Requirements
1. Reproduce the part of the deer thread starting at "# Poacher or" and ending at "a train track)".
2. Answer these questions using the deer thread.
(a) What did the foreman think killed the deer?
(b) Which animal did Cynoscion give as a best educated guess?
(c) According to the first post, what are they nowhere near?
3. Rewrite the paragraph of the deer thread that begins "On small critters such as rabbits" as a short list, keeping its main facts.

Given text
Start

# Poacher or mountain lion or........



## Mlasseigne (Jan 2, 2012)

A buddy sent me the attached picture of 1/2 a deer they found over the weekend. My first thought was a poacher- but apparently its a fawn and I would imagine a poacher would have taken the back half for the hind quarters. His foreman thinks its a mountain lion but I've always heard they eat the loins and stomach first. So, 2cool community- what say you?(And no, they are nowhere near a train track)


----------



## sotexhookset (Jun 4, 2011)

Don't know what it was but tha t fawn was cut in half in some way and upper half was drug off. I don't see any animal cat, hog or yote eating it that clean/precise. Pretty interesting and cool though.


----------



## RB II (Feb 26, 2009)

Looks like a poacher cut it in half, maybe to carry it easier or maybe just to keep the hams only. But IMO, definitely not a 4 legged animal. Too smooth of a cut


----------



## Cynoscion (Jun 4, 2009)

On small critters such as rabbits, squirrels and possibly the fawn in the pic, cats will eat from the head down. My best educated guess would be a bobcat. There are lots of fawns hitting the ground right now. They are pretty easy pickings. I'd guess he most likely caught the fawn, ate what he wanted and carried on. Was there brush, grass, leaves, debris pulled up around the carcass? This is tale, tell cat sign.


----------



## Sgrem (Oct 5, 2005)

Farmers discing nearby???


----------



## Reality Czech (Jul 17, 2004)

Land shark.
Or more probable a bob cat.

Not a poacher, whole fawn weighs only what? 20 lbs?


----------



## RB II (Feb 26, 2009)

That looks more like an axis deer than a white tail dawn with spots. I assumed it was much larger than a fawn. There needs to be a whole lot more information before anyone can say for sure what happened. If it was an animal certainly there would be bite/tear marks. If it was human a perfect clean cut would be easy enough to see if you were actually there. After re-reading the OPs statement, his statement that it was a fawn was an assumption. 
Really a lot more questions to be asked than answers to be given.


----------



## S-3 ranch (May 26, 2004)

sgrem said:


> Farmers discing nearby???


That is what I was thinking I have seen stuff like this before


----------



## steverino (Mar 8, 2006)

*Well Let's Think About This!*

Even a fawn has a backbone. What did it look like? Was it sawed or cut? I think an animal would not be able to "cut" the carcass with bones so smoothly using his teeth. IMHO an animal might have dragged it off but it did not cut it smoothly in half!


----------



## Whitebassfisher (May 4, 2007)

End

(Picture-based spatial questions)

Start

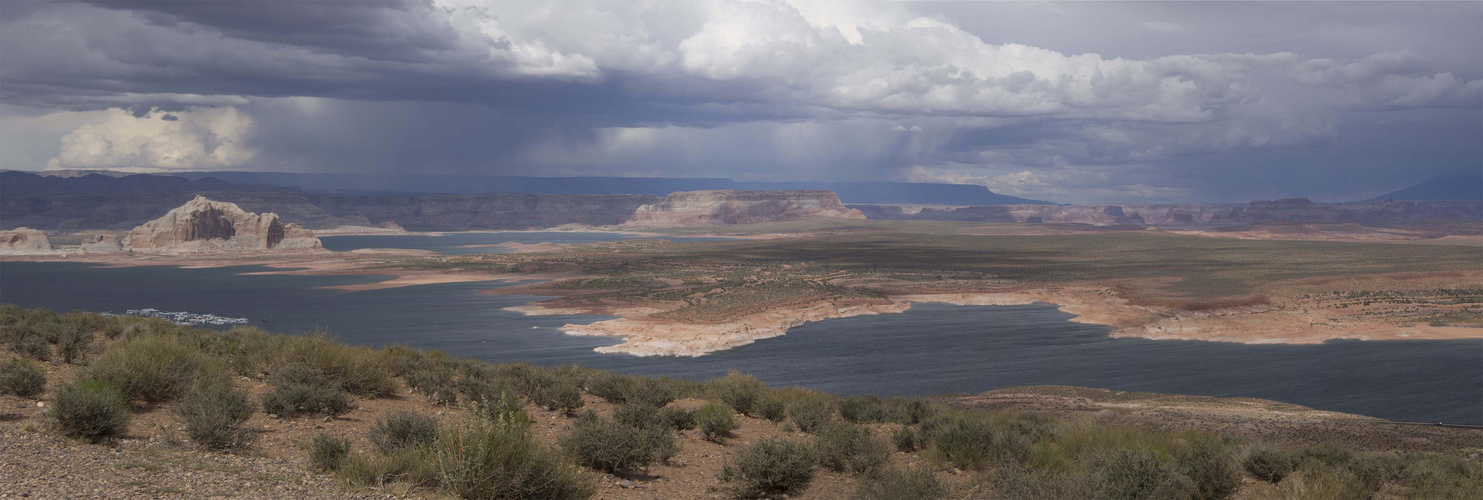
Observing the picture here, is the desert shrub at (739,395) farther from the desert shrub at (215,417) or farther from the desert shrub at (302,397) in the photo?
the desert shrub at (215,417)

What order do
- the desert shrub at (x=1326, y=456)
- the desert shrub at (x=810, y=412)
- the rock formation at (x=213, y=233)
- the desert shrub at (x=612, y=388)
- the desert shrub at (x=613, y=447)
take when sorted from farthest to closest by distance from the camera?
the rock formation at (x=213, y=233)
the desert shrub at (x=612, y=388)
the desert shrub at (x=810, y=412)
the desert shrub at (x=1326, y=456)
the desert shrub at (x=613, y=447)

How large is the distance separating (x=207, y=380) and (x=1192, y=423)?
62.8 feet

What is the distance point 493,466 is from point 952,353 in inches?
1527

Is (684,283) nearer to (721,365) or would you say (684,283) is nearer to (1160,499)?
(721,365)

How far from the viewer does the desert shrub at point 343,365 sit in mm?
13053

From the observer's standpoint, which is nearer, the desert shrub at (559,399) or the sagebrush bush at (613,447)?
the sagebrush bush at (613,447)

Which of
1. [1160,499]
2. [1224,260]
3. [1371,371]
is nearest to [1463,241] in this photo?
[1224,260]

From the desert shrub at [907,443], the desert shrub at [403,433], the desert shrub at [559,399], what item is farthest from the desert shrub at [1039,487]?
the desert shrub at [559,399]

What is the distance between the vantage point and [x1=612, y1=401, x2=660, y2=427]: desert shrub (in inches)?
464

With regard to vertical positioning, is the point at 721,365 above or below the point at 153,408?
below

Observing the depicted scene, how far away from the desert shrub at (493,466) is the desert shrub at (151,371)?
5141 mm

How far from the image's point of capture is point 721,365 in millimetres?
39719

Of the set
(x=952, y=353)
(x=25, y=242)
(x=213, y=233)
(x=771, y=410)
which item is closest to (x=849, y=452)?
(x=771, y=410)

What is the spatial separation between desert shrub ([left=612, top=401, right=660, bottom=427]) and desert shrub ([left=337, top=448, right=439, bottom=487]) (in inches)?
144
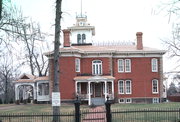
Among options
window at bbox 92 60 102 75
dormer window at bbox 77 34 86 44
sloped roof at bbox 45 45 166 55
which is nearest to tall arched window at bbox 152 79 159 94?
sloped roof at bbox 45 45 166 55

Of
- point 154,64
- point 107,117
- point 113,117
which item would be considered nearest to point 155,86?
point 154,64

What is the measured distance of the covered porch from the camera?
1766 inches

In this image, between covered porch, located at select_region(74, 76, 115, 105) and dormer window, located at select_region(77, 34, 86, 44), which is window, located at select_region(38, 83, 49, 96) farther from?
dormer window, located at select_region(77, 34, 86, 44)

End

Exercise answers
1.
# Poacher or mountain lion or........



## Mlasseigne (Jan 2, 2012)

A buddy sent me the attached picture of 1/2 a deer they found over the weekend. My first thought was a poacher- but apparently its a fawn and I would imagine a poacher would have taken the back half for the hind quarters. His foreman thinks its a mountain lion but I've always heard they eat the loins and stomach first. So, 2cool community- what say you?(And no, they are nowhere near a train track)

2.
(a) A mountain lion
(b) A bobcat
(c) A train track

3.
- Cats eat small animals such as rabbits, squirrels and possibly the pictured fawn from the head down.
- The poster's best educated guess is a bobcat.
- Many fawns are being born now and are easy pickings.
- The cat most likely caught the fawn, ate what it wanted and moved on.
- Brush, grass, leaves or debris pulled up around the carcass would be a telltale cat sign.